Mesmo considerando que a primeira acepção da palavra "escrúpulo" é "hesitação ou dúvida da consciência", sem qualquer conotação moral, compreendo que a frase em que usei a palavra, citada fora do contexto e sem a explicação dada por esse pano-de-fundo, tenha causado surpresa e consternação.
Em nenhum momento, menti à população. Em nenhum momento, escondi informações. Em nenhum momento, manipulei ou deixei que manipulassem índices de preco. Em nenhum momento, deixei de me conduzir de acordo com princípios éticos e religiosos que sempre pautaram a minha vida particular e pública.
Quando fiz o comentário presunçoso de que "o governo precisa muito mais de mim do que eu dele", estava respondendo a uma pergunta sobre minha eventual participação em futuro governo, e não no atual governo. Faço questão de retificar a impressão falsa que se criou a partir dessa passagem porque prezo de forma muito especial os sentimentos de respeito e lealdade que me ligam ao presidente Itamar Franco.
Meus comentários pessoais sobre os possíveis efeitos do Plano Real nas eleições e sobre a cobertura do plano pelos meios de comunicação não foram mais do que impressões superficiais. Eles carecem de qualquer base concreta que os possam justificar, a não ser pela associação inevitável que se tem feito entre a candidatura do meu antecessor no Ministério da Fazenda e o Plano Real, em razão de o senador Fernando Henrique Cardoso ter sido o idealizador e o executor inicial do programa de estabilização.
As minhas fraquezas não podem prejudicar o que é o mais importante neste momento, que é o êxito do Plano Real. Por isso, pedi demissão. Essa é a contribuição que posso dar à continuidade do plano e a maior demonstração de lealdade ao povo que confiou em mim.
Durante os cinco meses em que estive à frente do Ministério da Fazenda, procurei, dentro das minhas possibilidades, contribuir para a implementação de um plano que é sólido, equilibrado e capaz de trazer a estabilidade ao Brasil e acabar com o pesado sacrifício imposto pela inflação aos mais pobres.

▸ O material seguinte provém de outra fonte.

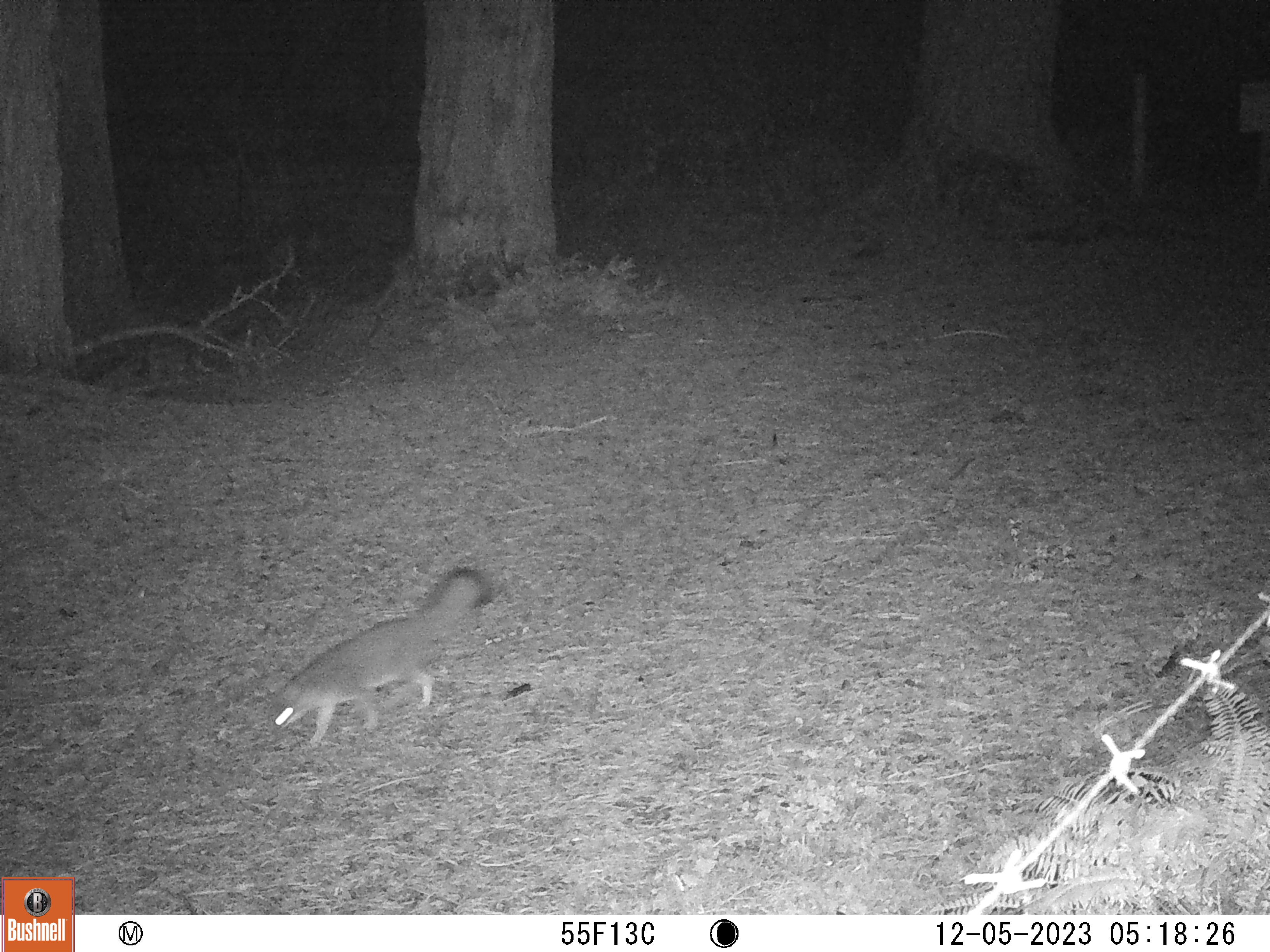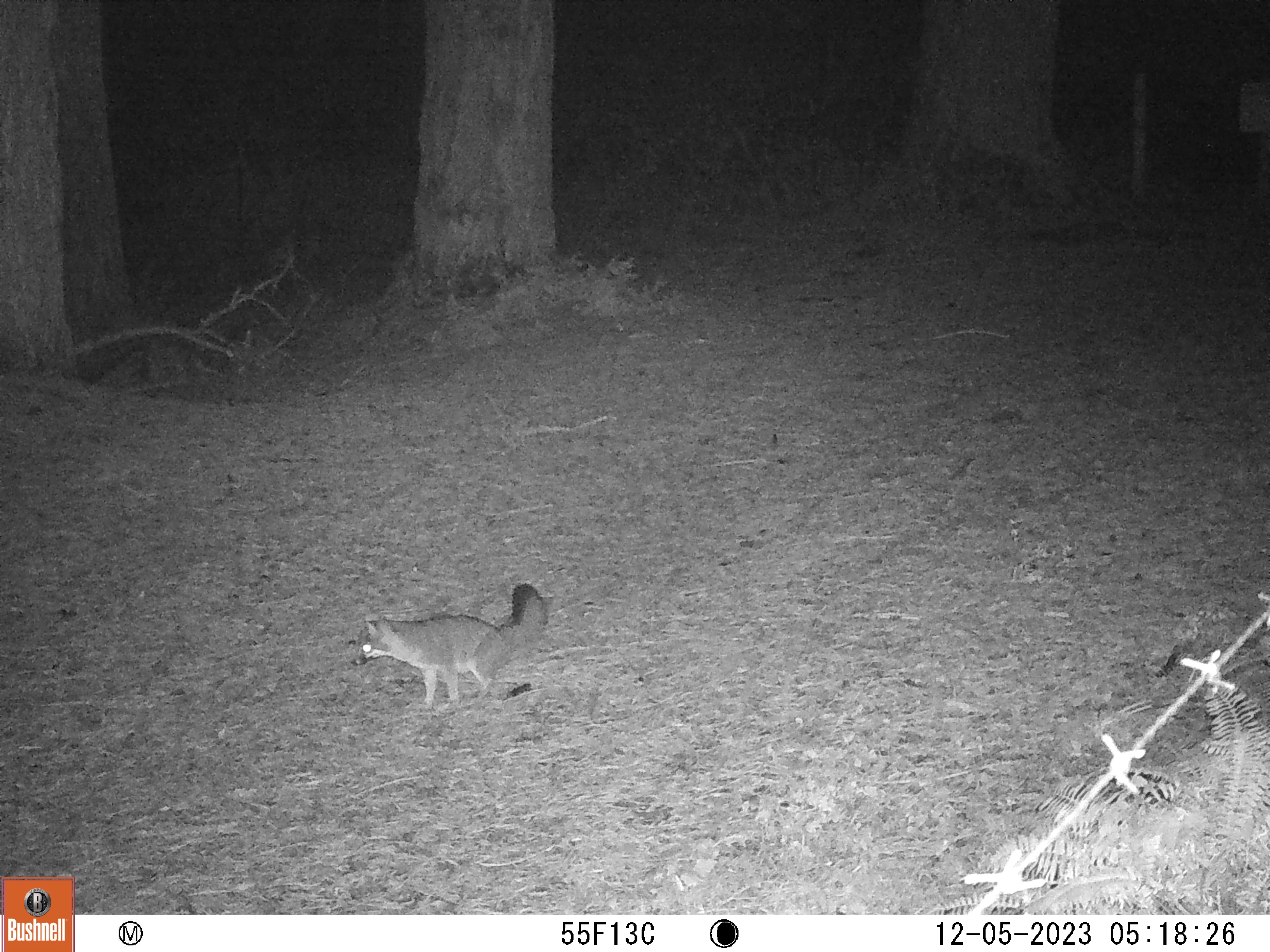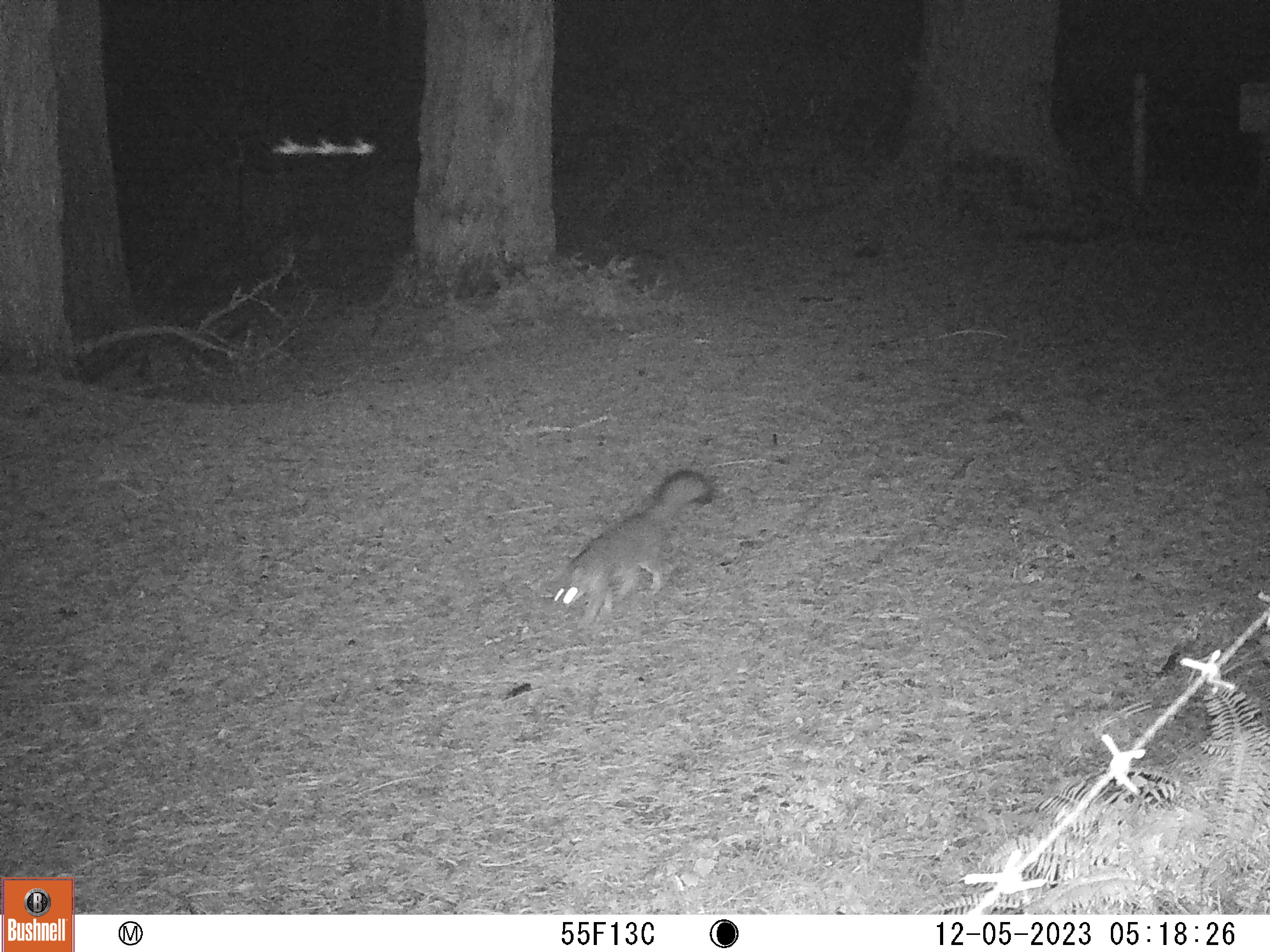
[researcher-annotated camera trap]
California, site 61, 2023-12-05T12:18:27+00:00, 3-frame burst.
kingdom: Animalia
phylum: Chordata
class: Mammalia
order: Carnivora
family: Canidae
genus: Urocyon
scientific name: Urocyon cinereoargenteus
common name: gray fox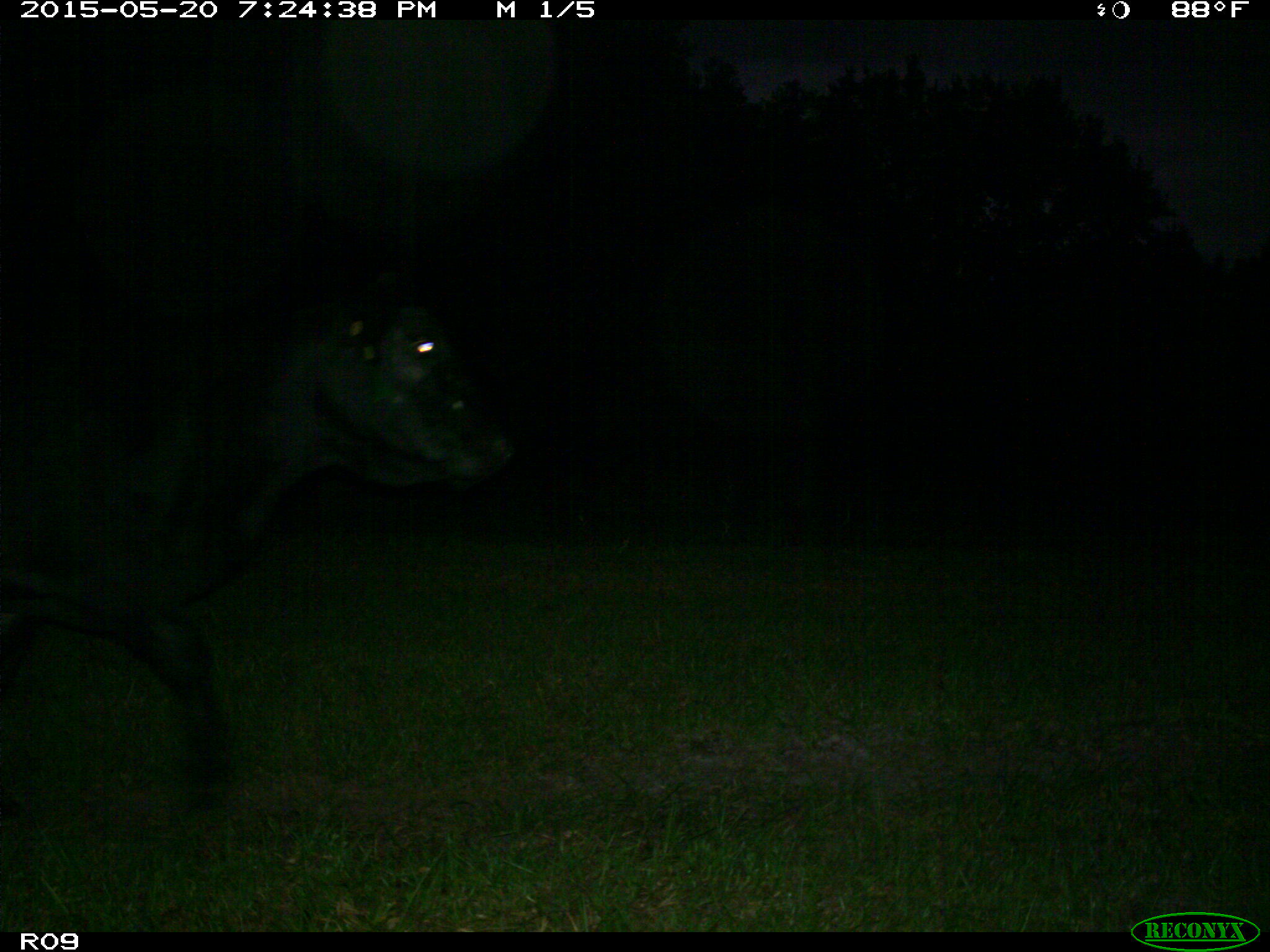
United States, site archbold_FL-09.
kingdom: Animalia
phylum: Chordata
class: Mammalia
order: Artiodactyla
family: Bovidae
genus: Bos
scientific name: Bos taurus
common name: domestic cow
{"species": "Bos taurus (domestic cow)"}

Identifiquei na explicação do plano e na orientação das pessoas mais simples, daqueles que sempre foram esquecidos nas grandes mudanças tentadas na nossa economia, a minha principal missão.
Nunca faltei com a verdade ou com sinceridade que garantiam o único instrumento de que eu dispunha para a ação, que é a credibilidade. Fui por vezes criticado por falar demais em público, por expressar com franqueza os meus sentimentos e opiniões, por adiantar idéias fora dos procedimentos tradicionais, mas jamais por dar falsas esperanças ou criar expectativas descabidas.
Trabalhei até o limite das minhas forças, não poupando incontáveis horas extras de esforço, muitas delas roubadas ao convívio com minha família. Nos fins-de-semana em que poderia descansar, viajei pelo Brasil para levar, a Estados e cidades que há muito não eram visitados por um ministro da Fazenda, ou que nunca o tinham sido, informações sobre as mudanças na economia e uma palavra de confiança no Plano Real e na força dos cidadãos.
Procurei transformar o Ministério da Fazenda em um instrumento de mobilização social em torno dos direitos dos consumidores e da luta contra a inflação, porque acreditei desde o princípio que nada se faria sem a participação do povo brasileiro, especialmente das donas de casa, dos aposentados, dos estudantes, dos trabalhadores que finalmente começaram a ter motivos verdadeiros para confiar no futuro do país que constroem com o seu esforço.
A todos peço que sigam engajados nesta luta que é do Brasil inteiro; que não se desmobilizem nunca; que continuem a participar do Plano Real com o mesmo espírito cívico que está mudando a face do Brasil para melhor; e que dêem ao meu sucessor o mesmo apoio que me incentivou e me fez ter orgulho do que estava fazendo.
O Plano Real é uma obra coletiva da Nação e tem sua continuidade assegurada pelo êxito que já obteve, pela qualidade e competência da equipe econômica que ajudou a concebê-lo e está ajudando a implementá-lo, e pelo compromisso do governo do presidente Itamar Franco com a estabilidade econômica como condição para o desenvolvimento e a justiça social.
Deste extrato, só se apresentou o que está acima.